The greatest hitter and the greatest pitcher many of us will ever see were on the ballot, but that didn’t matter. The BBWAA elected a total of zero players to Hall of Fame this year, the first time that’s happened since 1996. Craig Biggio led the voting with 68.2%, but players must receive 75% for enshrinement. Tim Raines (52.2%), Roger Clemens (37.6%), Don Mattingly (13.2%), Bernie Williams (3.3%), Kenny Lofton (3.2%), David Wells (0.9%), Mike Stanton (0%), and Rondell White (0%) represent the crop of former Yankees on the ballot. Players receiving less than 5% of the vote drop off the ballot next year. Full voting results are available at the BBWAA’s official site.
Given the overwhelmingly deep ballot, it’s pretty ridiculous no players will be inducted this year. Beyond Barry Bonds and Clemens you have absolute no-brainers like Mike Piazza (greatest hitting catcher of all-time!), Craig Biggio, and Jeff Bagwell. I count no fewer than 15 players on the ballot who, at the very least, deserve serious consideration for the Hall. My personal and mythical ballot, seen on Twitter and included in this YES Network feature, was ten players deep. It would have been a dozen had the ballots not been capped at ten. Never really got that rule.
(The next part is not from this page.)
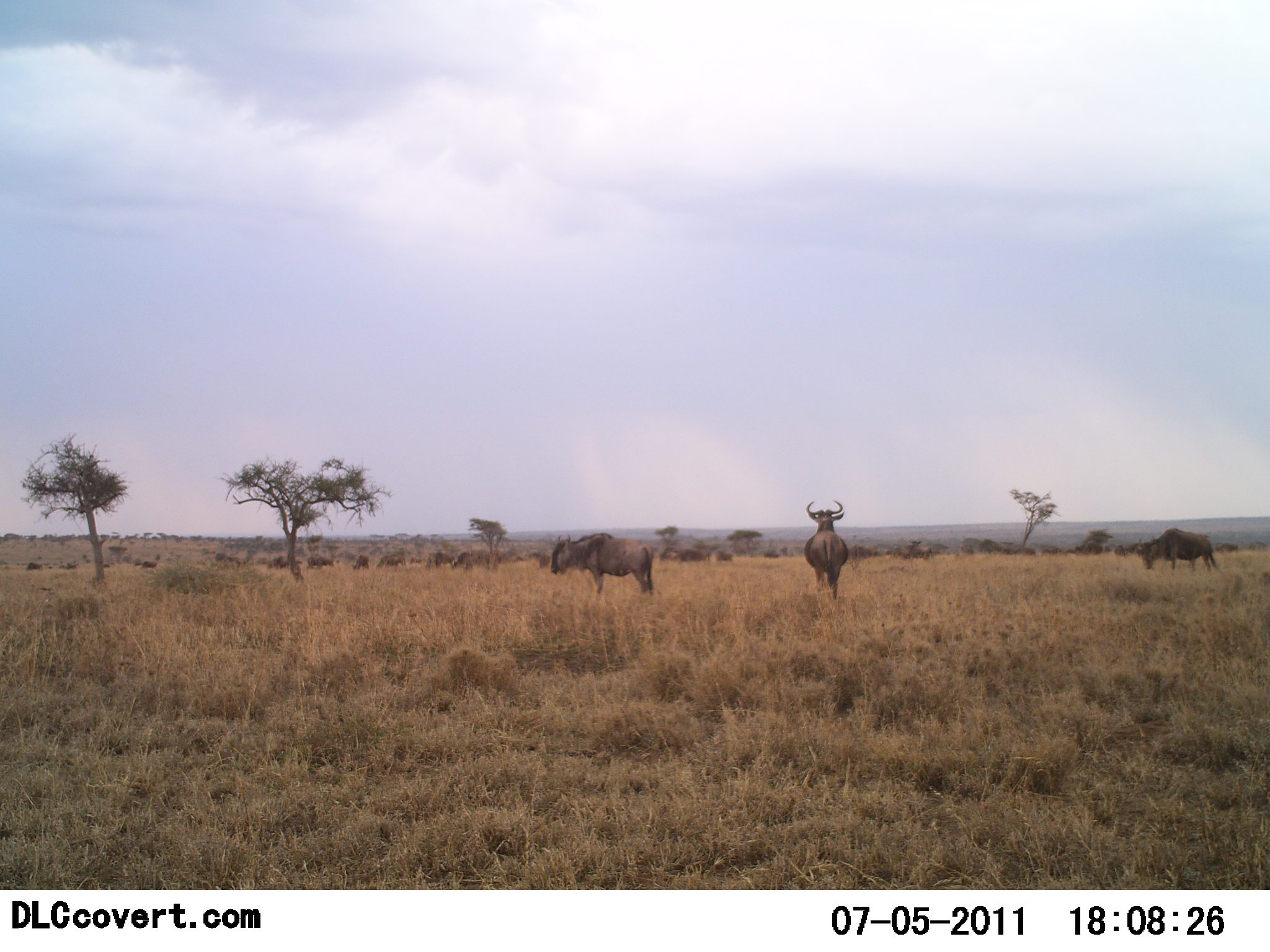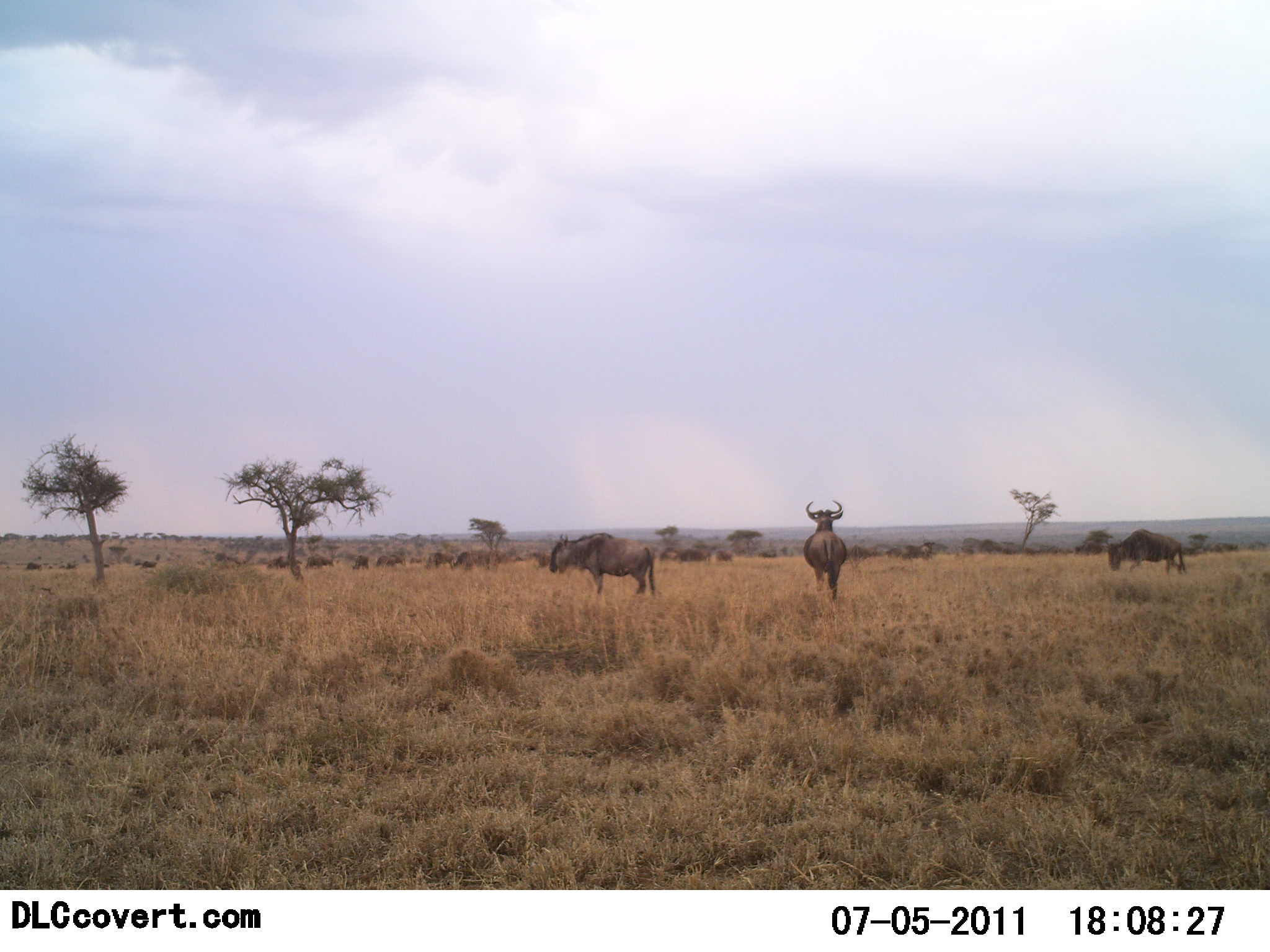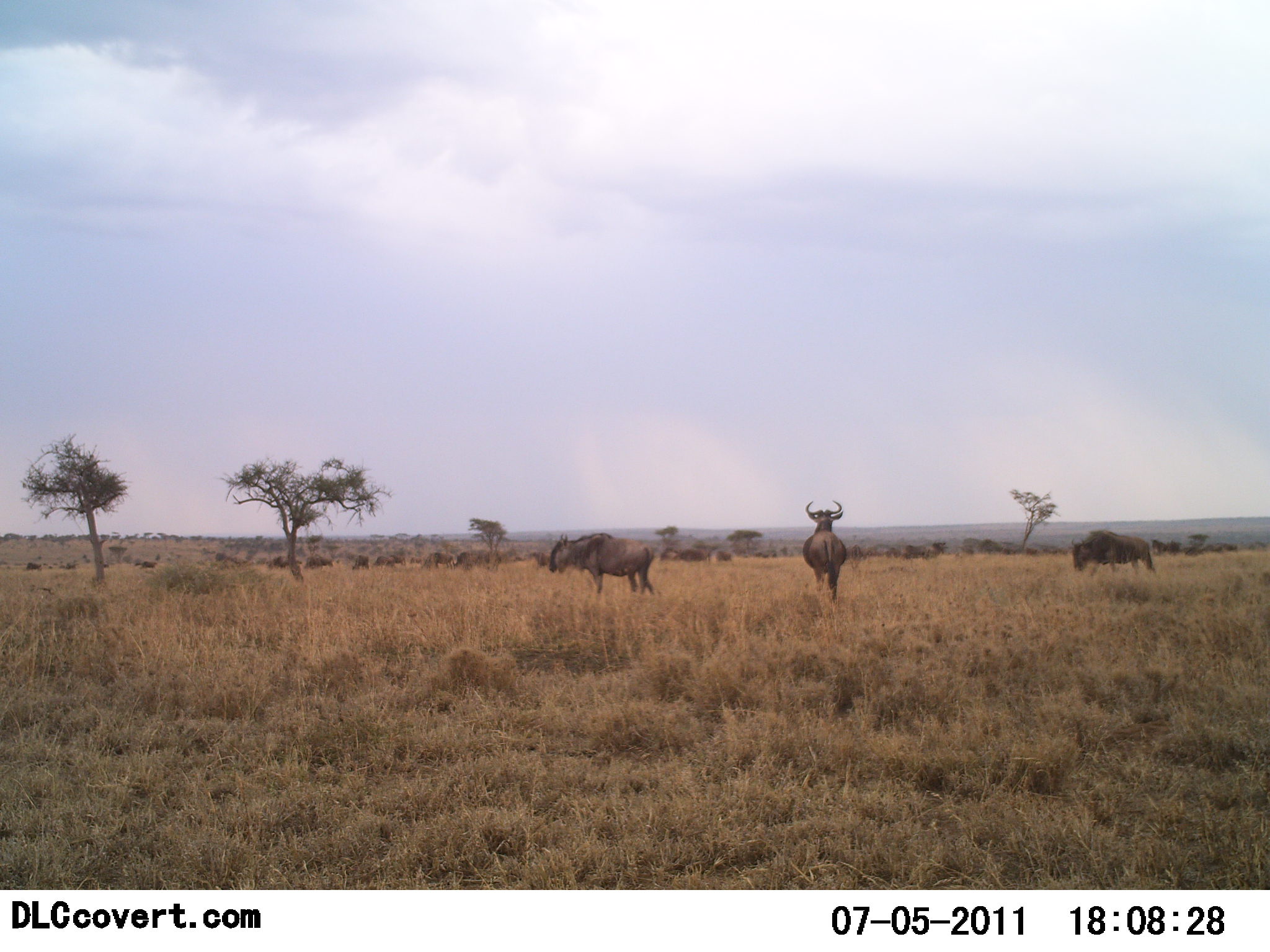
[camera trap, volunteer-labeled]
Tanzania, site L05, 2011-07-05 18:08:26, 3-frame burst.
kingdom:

More than anything, this year’s lack of inductees confirms the voting has become more about the writers than the players. The Hall of Fame is a museum and an archive of the game first and foremost. We can’t exclude the parts people don’t like just because. There’s zero evidence (zero!) guys like Bonds, Clemens, and Piazza used PEDs. No failed drug tests, nothing. Suspicion does not equal guilt, yet the ballot this year shows the BBWAA is treating these players as guilty until proven innocent. How someone would go about proving they didn’t use something, a PED or otherwise, is beyond me. Nevermind that the burden of proof falls on those making the accusations.
Anyway, the already overcrowded ballot will get even more crowded next winter when players like Greg Maddux, Tom Glavine, Frank Thomas, and former Yankee Mike Mussina will be Hall of Fame eligible for the first time. If they don’t change the rule and allow writers to vote for more than ten players in a given year, the voting process is going to be a cluttered nightmare in the coming years. For now, we get an empty 2013 class and a nine-month reprieve until the next ballot is announced and the same inane arguments begin again.